Every person wonders about their retirement plans, especially as they get closer to hanging up their working boots and enjoying their golden years of leisure and fun.
For instance, “How many years do you have to work to get maximum CPP?” is one of the most common questions working Canadians ask. As of 2023, you must work and contribute for at least 39 years to get the maximum CPP monthly amount.
But there’s more to it! Keep on reading to get all the details.
What Is the Maximum CPP in 2023?
If you start receiving your CPP pension as a new Canadian retiree in 2023 and you are at least 65 years of age, the maximum monthly amount you could receive is $1,306.57.
That said, pensioners receive around $811 per month on average in 2023 since reaching the maximum is not that easy—you must contribute to the CPP for at least 39 years between the ages of 18 and 65. On top of that, you must also pay the maximum amount based on the yearly annual pensionable earnings (YMPE), which are at $66,600 in 2023.
Ways to Increase Your CPP in Canada
Are you looking to get as close to the maximum CPP amount as possible? We got some sound financial strategies you can start employing right away.
1. Enhance Your CPP Base With Additional Contributions
Since 2019, the Canadian government has been slowly increasing the CPP contribution size to help future retirees increase their monthly payments. These additions will top up the base CPP amount only if they have been submitted after 2018.
The CPP enhancement scheme is expected to increase the current pension amounts by 50% for future pensioners with 40 years of enhanced contributions.
2. Delay Your CPP Payments Until 70 Years of Age
As mentioned above, the longer you work, the higher your monthly CPP payments will be.

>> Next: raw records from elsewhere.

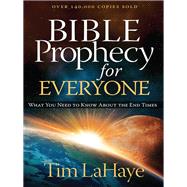 Bible Prophecy for Everyone by LaHaye, Tim F., 9780736965224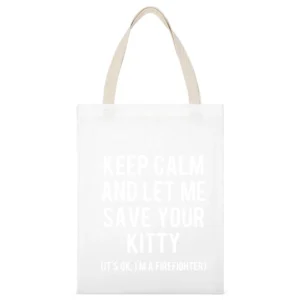 Keep Calm And Let Me Save Your Kitty Funny Firefighter Tee Shirt White Canvas Tote Shopping Bag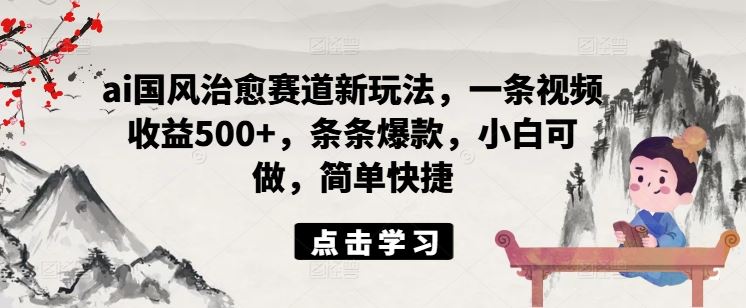 ai国风治愈赛道新玩法，一条视频收益500+，条条爆款，小白可做，简单快捷-艾科轻创网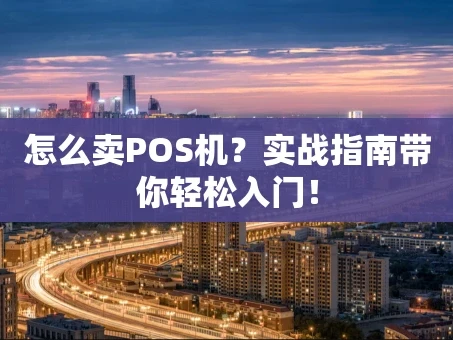 重庆怎么卖POS机？实战指南带你轻松入门！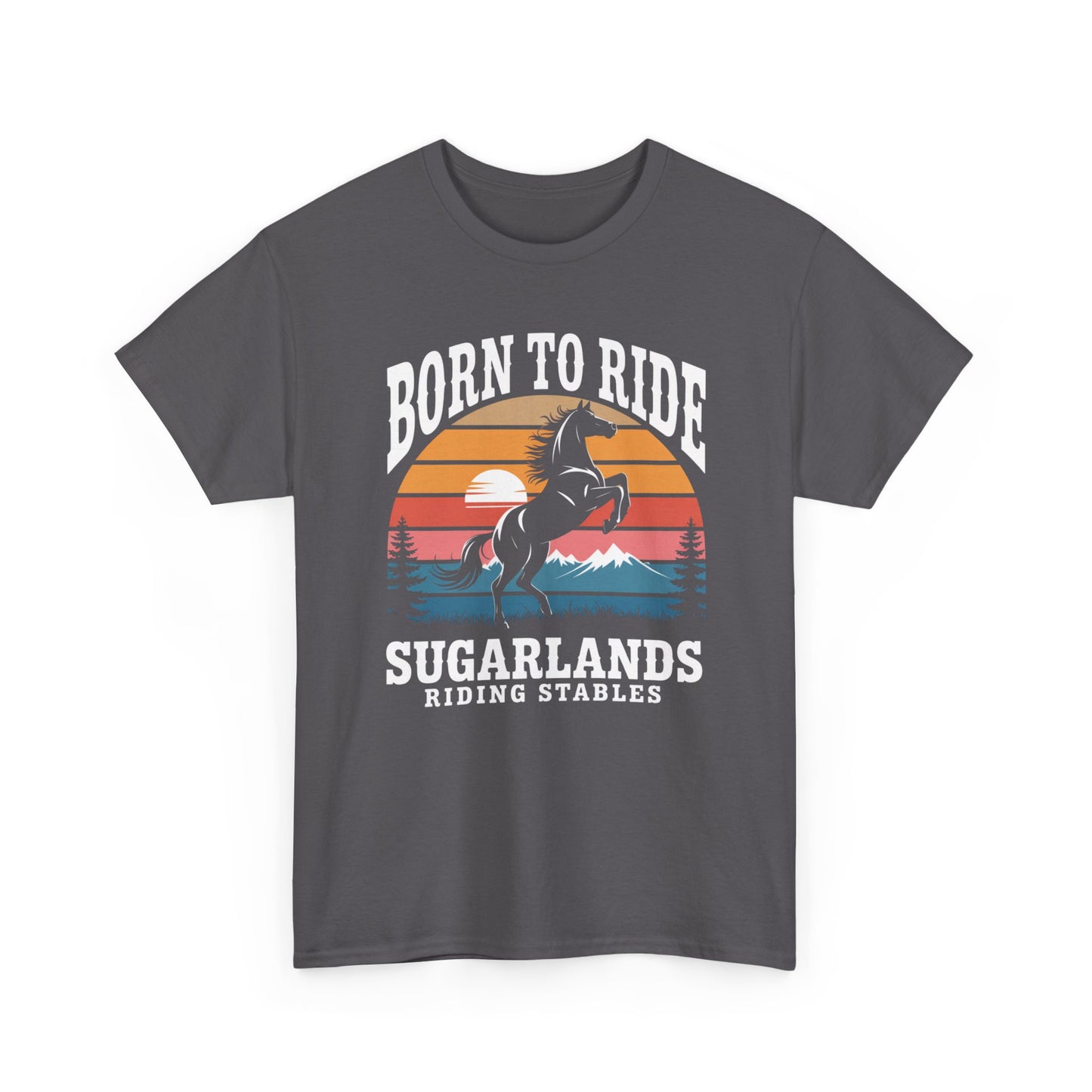 Born to Ride Horse T-Shirt — Sugarlands Riding Stables Retro Sunset Tee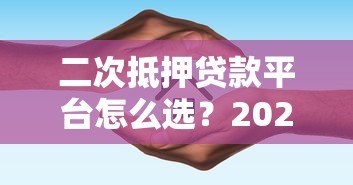 二次抵押贷款平台怎么选？2023最新推荐及避坑指南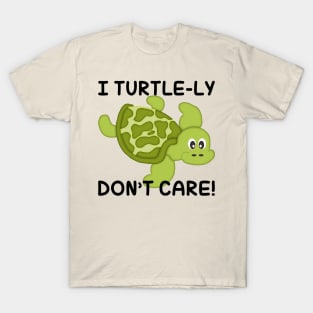 I Turtle-ly Don't Care T-Shirt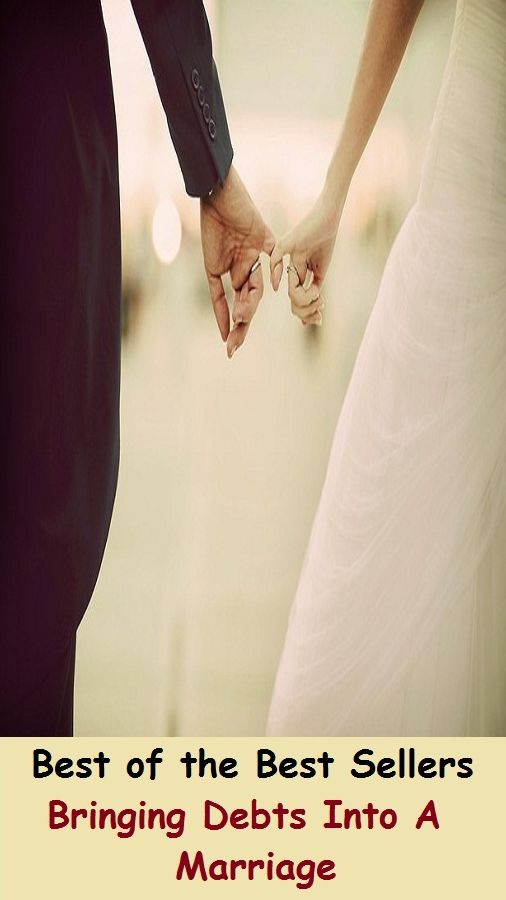Best of the Best Sellers Bringing Debts Into A Marriage (wedding, hook, bridal, matrimony, espousal, nuptial, wedlock, hayman, union, bells)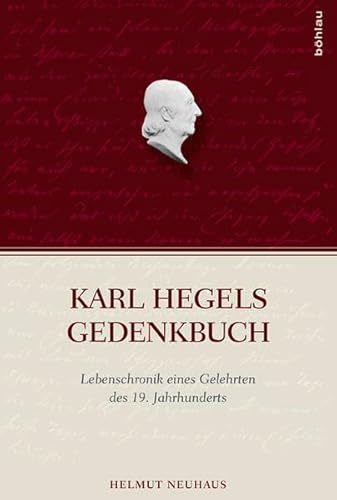 9783412210441: Karl Hegels Gedenkbuch: Lebenschronik Eines Gelehrten Des 19. Jahrhunderts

For instance, if you start taking out your CPP five years earlier at 60, your total payout will be 36% lower (0.6% per month). But if you delay your payments until you are 70, your total payout could increase by 42%.
There’s no advantage in working past 70 since your contributions will stop. Also, the government will only consider your 39 years with the highest contributions. So, working until 70 is a good idea if you are replacing low-earning years.
3. Get a Higher Paying Job
The more money you earn while employed, the higher your contributions will be, as you can afford to put more into your CPP fund. High-paying employees can also retire earlier as they would have met their retirement goals sooner than average pensioners.
Getting a good-paying job is easier said than done, though. But even if you are getting a mediocre paycheck, you can supplement your earnings with various side activities. By doing so, you can put more into your pension and live off your side wages.
4. Take Advantage of All CPP Provisions
The Canadian government implements several provisions that assist workers who have gone through periods of low earnings. For example, your CPP base component will exclude your lowest earning years from its final calculations.
Also, if you had spent time taking care of your children while they were younger than 7, you may qualify for certain child-rearing provisions that increase your CPP amounts. The months you received CPP disability payments will also be discounted.
As you can see, getting the maximum CPP is not that easy since you must have worked for 39 years between the ages of 18 to 65 and contributed the maximum allowable amount. That said, there are ways to boost your CPP retirement amounts, such as working until you are 70, increasing your contribution size, or getting a better job. Remember, the average CPP payment is close to $810, so you could easily get above-average amounts.